Another performer who has been notably absent recently is Amanda Young. In “Baring It 2” we are treated to her work twice: in Elyse Rodriguez’s “Book Club” and in “Questions of Home” by Craig Kittner. It is an interesting pairing: On the surface, they seem so different; in reality, both pieces are about longing to connect and belong.
With “Book Club” a lonely woman’s interior monologue becomes exterior as she reveals much more of herself than she should to her friends. In “Questions of Home,” Young revisits a childhood home in hopes of reconnecting with the spirit of the place. Part of what makes her enjoyable as an actress is her palpable longing. When she wants something, she wants it wholly; it consumes her. No dramatic reaching out here, this is an entire being that is seething with one need. Her eyes scan and search, her hands tremble, and the words tumble out like Hansel and Grettle leaving bread crumbs.
The set for “Baring It 2” is simple: a collection of chairs and a couple of couches. The deep red walls and mirrored door of October’s “The Séance” remain, which creates a simple, elegant look and brings a bit of haunting reminiscence to the room.
What I enjoy about a showcase like this is the opportunity to see a wide range of work (both in writing and performance), all in one evening. Hopefully, melodrama, comedy, experimental, and deeply dramatic works will be presented and explored onstage. It brings out performers who might not fit the usual go-to casting guidelines and lets actors experiment and stretch.
Auten conceived the initial “Baring It” as an homage to the creative struggles of artists. “Baring It 2” is a fitting tribute to her work and place in this community.

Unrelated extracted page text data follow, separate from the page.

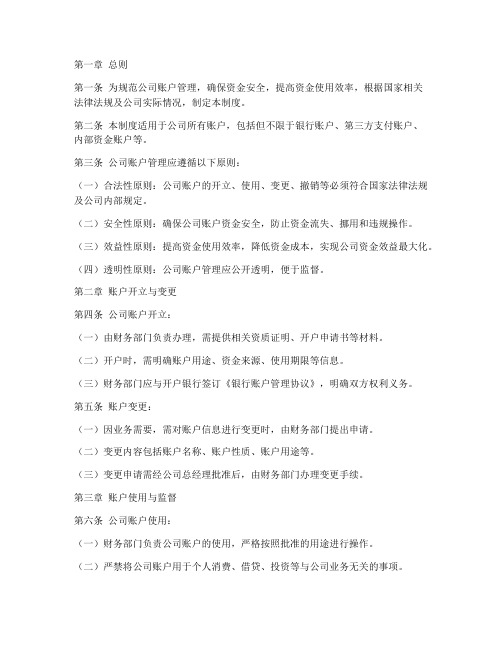 第一章 总则

第一条 为规范公司账户管理，确保资金安全，提高资金使用效率，根据国家相关法律法规及公司实际情况，制定本制度。

第二条 本制度适用于公司所有账户，包括但不限于银行账户、第三方支付账户、内部资金账户等。

第三条 公司账户管理应遵循以下原则：

（一）合法性原则：公司账户的开立、使用、变更、撤销等必须符合国家法律法规及公司内部规定。

（二）安全性原则：确保公司账户资金安全，防止资金流失、挪用和违规操作。

（三）效益性原则：提高资金使用效率，降低资金成本，实现公司资金效益最大化。

（四）透明性原则：公司账户管理应公开透明，便于监督。

第二章 账户开立与变更

第四条 公司账户开立：

（一）由财务部门负责办理，需提供相关资质证明、开户申请书等材料。

（二）开户时，需明确账户用途、资金来源、使用期限等信息。

（三）财务部门应与开户银行签订《银行账户管理协议》，明确双方权利义务。

第五条 账户变更：

（一）因业务需要，需对账户信息进行变更时，由财务部门提出申请。

（二）变更内容包括账户名称、账户性质、账户用途等。

（三）变更申请需经公司总经理批准后，由财务部门办理变更手续。

第三章 账户使用与监督

第六条 公司账户使用：

（一）财务部门负责公司账户的使用，严格按照批准的用途进行操作。

（二）严禁将公司账户用于个人消费、借贷、投资等与公司业务无关的事项。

Smith has brought together a talented group of writers and performers to create an entertaining evening that pulls at the heart strings and inspires great hope and optimism. That’s quite an accomplishment. For an exciting evening of artistic exploration and a beautiful homage to Auten, do not miss “Baring It 2” at The Browncoat Pub and Theatre.
Baring It 2: A Benefit for Susan Auten
Browncoat Pub and Theatre
111 Grace St.
Thurs. – Sun., Nov. 13-16, 20-23, 8 p.m.; Sun. matinee: 5 p.m.